* DATA EXCERPTS:
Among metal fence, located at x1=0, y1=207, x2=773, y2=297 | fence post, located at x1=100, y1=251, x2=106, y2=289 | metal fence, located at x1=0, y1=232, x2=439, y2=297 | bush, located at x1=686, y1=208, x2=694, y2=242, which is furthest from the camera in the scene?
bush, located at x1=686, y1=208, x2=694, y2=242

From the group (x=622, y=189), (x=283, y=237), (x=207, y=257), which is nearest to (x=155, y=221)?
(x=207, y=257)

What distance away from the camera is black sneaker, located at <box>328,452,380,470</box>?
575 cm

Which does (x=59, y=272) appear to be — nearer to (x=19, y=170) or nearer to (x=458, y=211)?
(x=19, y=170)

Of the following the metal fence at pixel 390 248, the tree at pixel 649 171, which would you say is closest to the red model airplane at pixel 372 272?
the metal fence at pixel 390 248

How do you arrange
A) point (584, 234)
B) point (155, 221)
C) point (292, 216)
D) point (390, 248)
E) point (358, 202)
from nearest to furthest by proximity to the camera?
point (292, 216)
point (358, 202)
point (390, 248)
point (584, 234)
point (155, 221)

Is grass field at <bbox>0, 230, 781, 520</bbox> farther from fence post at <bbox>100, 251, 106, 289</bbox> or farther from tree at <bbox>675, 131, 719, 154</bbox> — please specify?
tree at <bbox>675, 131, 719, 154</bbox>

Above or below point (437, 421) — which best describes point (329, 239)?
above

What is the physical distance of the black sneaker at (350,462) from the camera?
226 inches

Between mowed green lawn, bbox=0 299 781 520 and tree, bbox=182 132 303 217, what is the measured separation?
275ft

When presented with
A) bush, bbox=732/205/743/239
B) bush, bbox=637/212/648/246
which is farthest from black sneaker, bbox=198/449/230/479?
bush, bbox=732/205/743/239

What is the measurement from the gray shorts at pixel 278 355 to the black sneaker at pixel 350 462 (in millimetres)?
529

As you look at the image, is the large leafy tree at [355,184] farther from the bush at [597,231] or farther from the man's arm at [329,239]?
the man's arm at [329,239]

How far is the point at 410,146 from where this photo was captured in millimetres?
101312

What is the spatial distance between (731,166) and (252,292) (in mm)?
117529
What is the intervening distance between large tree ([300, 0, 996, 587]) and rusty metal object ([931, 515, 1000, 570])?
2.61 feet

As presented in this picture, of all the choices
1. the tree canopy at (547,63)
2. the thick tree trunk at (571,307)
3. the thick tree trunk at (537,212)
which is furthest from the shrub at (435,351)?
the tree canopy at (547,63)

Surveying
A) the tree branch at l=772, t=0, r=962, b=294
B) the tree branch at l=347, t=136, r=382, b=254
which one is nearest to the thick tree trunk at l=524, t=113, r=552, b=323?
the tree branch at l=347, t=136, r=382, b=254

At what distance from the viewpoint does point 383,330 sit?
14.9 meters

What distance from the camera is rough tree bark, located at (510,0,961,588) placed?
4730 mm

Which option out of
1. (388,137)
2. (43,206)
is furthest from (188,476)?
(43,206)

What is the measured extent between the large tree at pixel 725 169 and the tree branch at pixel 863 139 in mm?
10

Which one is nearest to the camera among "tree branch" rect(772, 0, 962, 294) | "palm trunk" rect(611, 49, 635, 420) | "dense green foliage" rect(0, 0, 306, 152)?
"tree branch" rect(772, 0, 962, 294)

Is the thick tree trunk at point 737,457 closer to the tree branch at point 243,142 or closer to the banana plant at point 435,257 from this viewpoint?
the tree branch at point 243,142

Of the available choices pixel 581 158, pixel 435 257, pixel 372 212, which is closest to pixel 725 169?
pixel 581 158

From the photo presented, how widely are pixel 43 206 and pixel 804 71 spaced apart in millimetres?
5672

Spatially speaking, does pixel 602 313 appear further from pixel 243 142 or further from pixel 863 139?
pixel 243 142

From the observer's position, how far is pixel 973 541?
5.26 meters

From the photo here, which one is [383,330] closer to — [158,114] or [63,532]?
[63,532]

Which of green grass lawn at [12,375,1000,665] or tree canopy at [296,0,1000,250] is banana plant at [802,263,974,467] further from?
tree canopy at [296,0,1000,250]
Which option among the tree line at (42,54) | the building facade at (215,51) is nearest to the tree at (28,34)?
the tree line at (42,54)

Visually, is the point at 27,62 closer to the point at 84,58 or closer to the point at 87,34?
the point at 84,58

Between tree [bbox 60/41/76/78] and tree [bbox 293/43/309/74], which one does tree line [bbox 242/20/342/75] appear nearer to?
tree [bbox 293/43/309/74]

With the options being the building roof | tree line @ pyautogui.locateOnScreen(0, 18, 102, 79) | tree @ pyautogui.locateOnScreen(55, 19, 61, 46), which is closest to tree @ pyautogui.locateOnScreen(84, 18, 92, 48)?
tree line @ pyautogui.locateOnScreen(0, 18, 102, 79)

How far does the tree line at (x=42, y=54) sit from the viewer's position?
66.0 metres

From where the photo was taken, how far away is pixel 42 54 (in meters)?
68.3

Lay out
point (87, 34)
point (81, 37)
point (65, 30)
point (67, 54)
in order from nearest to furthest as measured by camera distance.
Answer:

* EXERCISE:
Extract each line of the listing above, copying it word for word.

* CORRECT OUTPUT:
Among metal fence, located at x1=0, y1=207, x2=773, y2=297 | fence post, located at x1=100, y1=251, x2=106, y2=289 | metal fence, located at x1=0, y1=232, x2=439, y2=297 | bush, located at x1=686, y1=208, x2=694, y2=242, which is furthest from the camera in the scene?
bush, located at x1=686, y1=208, x2=694, y2=242

From the group (x=622, y=189), (x=283, y=237), (x=207, y=257), which is nearest to (x=155, y=221)?
(x=207, y=257)

What distance away from the camera is black sneaker, located at <box>328,452,380,470</box>?
575 cm

Which does (x=59, y=272) appear to be — nearer to (x=19, y=170) or nearer to (x=458, y=211)?
(x=19, y=170)

Of the following the metal fence at pixel 390 248, the tree at pixel 649 171, which would you say is closest to the red model airplane at pixel 372 272?
the metal fence at pixel 390 248

How do you arrange
A) point (584, 234)
B) point (155, 221)
C) point (292, 216)
D) point (390, 248)
E) point (358, 202)
from nearest to furthest by proximity to the camera?
point (292, 216)
point (358, 202)
point (390, 248)
point (584, 234)
point (155, 221)

Is grass field at <bbox>0, 230, 781, 520</bbox> farther from fence post at <bbox>100, 251, 106, 289</bbox> or farther from tree at <bbox>675, 131, 719, 154</bbox> — please specify?
tree at <bbox>675, 131, 719, 154</bbox>

Above or below point (437, 421) — which best describes point (329, 239)?
above

What is the physical distance of the black sneaker at (350,462) from the camera?
226 inches

Between mowed green lawn, bbox=0 299 781 520 and tree, bbox=182 132 303 217, what is the measured separation?
275ft

When presented with
A) bush, bbox=732/205/743/239
B) bush, bbox=637/212/648/246
which is farthest from black sneaker, bbox=198/449/230/479?
bush, bbox=732/205/743/239

What is the measurement from the gray shorts at pixel 278 355 to the black sneaker at pixel 350 462 (in millimetres)?
529

As you look at the image, is the large leafy tree at [355,184] farther from the bush at [597,231] or farther from the man's arm at [329,239]?
the man's arm at [329,239]

How far is the point at 410,146 from where this photo was captured in millimetres?
101312

What is the spatial distance between (731,166) and (252,292) (in mm)?
117529
What is the intervening distance between large tree ([300, 0, 996, 587]) and rusty metal object ([931, 515, 1000, 570])?
2.61 feet

As presented in this picture, of all the choices
1. the tree canopy at (547,63)
2. the thick tree trunk at (571,307)
3. the thick tree trunk at (537,212)
which is furthest from the shrub at (435,351)?
the tree canopy at (547,63)

Surveying
A) the tree branch at l=772, t=0, r=962, b=294
B) the tree branch at l=347, t=136, r=382, b=254
which one is nearest to the thick tree trunk at l=524, t=113, r=552, b=323?
the tree branch at l=347, t=136, r=382, b=254

At what distance from the viewpoint does point 383,330 sit?
14.9 meters

What distance from the camera is rough tree bark, located at (510,0,961,588) placed?
4730 mm

Which option out of
1. (388,137)
2. (43,206)
is furthest from (188,476)?
(43,206)

What is the measured extent between the large tree at pixel 725 169 and the tree branch at pixel 863 139 in mm?
10

Which one is nearest to the camera among "tree branch" rect(772, 0, 962, 294) | "palm trunk" rect(611, 49, 635, 420) | "dense green foliage" rect(0, 0, 306, 152)?
"tree branch" rect(772, 0, 962, 294)

Is the thick tree trunk at point 737,457 closer to the tree branch at point 243,142 or closer to the banana plant at point 435,257 from this viewpoint?
the tree branch at point 243,142

Of the available choices pixel 581 158, pixel 435 257, pixel 372 212, which is closest to pixel 725 169?
pixel 581 158

From the photo presented, how widely are pixel 43 206 and pixel 804 71 spaced apart in millimetres?
5672

Spatially speaking, does pixel 602 313 appear further from pixel 243 142 or further from pixel 863 139?
pixel 243 142

From the observer's position, how far is pixel 973 541?
5.26 meters

From the photo here, which one is [383,330] closer to — [158,114] or [63,532]?
[63,532]

Which of green grass lawn at [12,375,1000,665] or tree canopy at [296,0,1000,250] is banana plant at [802,263,974,467] further from?
tree canopy at [296,0,1000,250]
Which option among the tree line at (42,54) | the building facade at (215,51) is nearest to the tree at (28,34)?
the tree line at (42,54)

Visually, is the point at 27,62 closer to the point at 84,58 or closer to the point at 87,34?
the point at 84,58

Between tree [bbox 60/41/76/78] and tree [bbox 293/43/309/74], which one does tree line [bbox 242/20/342/75] appear nearer to?
tree [bbox 293/43/309/74]

With the options being the building roof | tree line @ pyautogui.locateOnScreen(0, 18, 102, 79) | tree @ pyautogui.locateOnScreen(55, 19, 61, 46), which is closest to tree @ pyautogui.locateOnScreen(84, 18, 92, 48)?
tree line @ pyautogui.locateOnScreen(0, 18, 102, 79)

How far does the tree line at (x=42, y=54) sit from the viewer's position?
66.0 metres

From where the photo was taken, how far away is pixel 42 54 (in meters)?
68.3

Lay out
point (87, 34)
point (81, 37)
point (65, 30)
point (67, 54)
in order from nearest to furthest as measured by camera distance.
Answer:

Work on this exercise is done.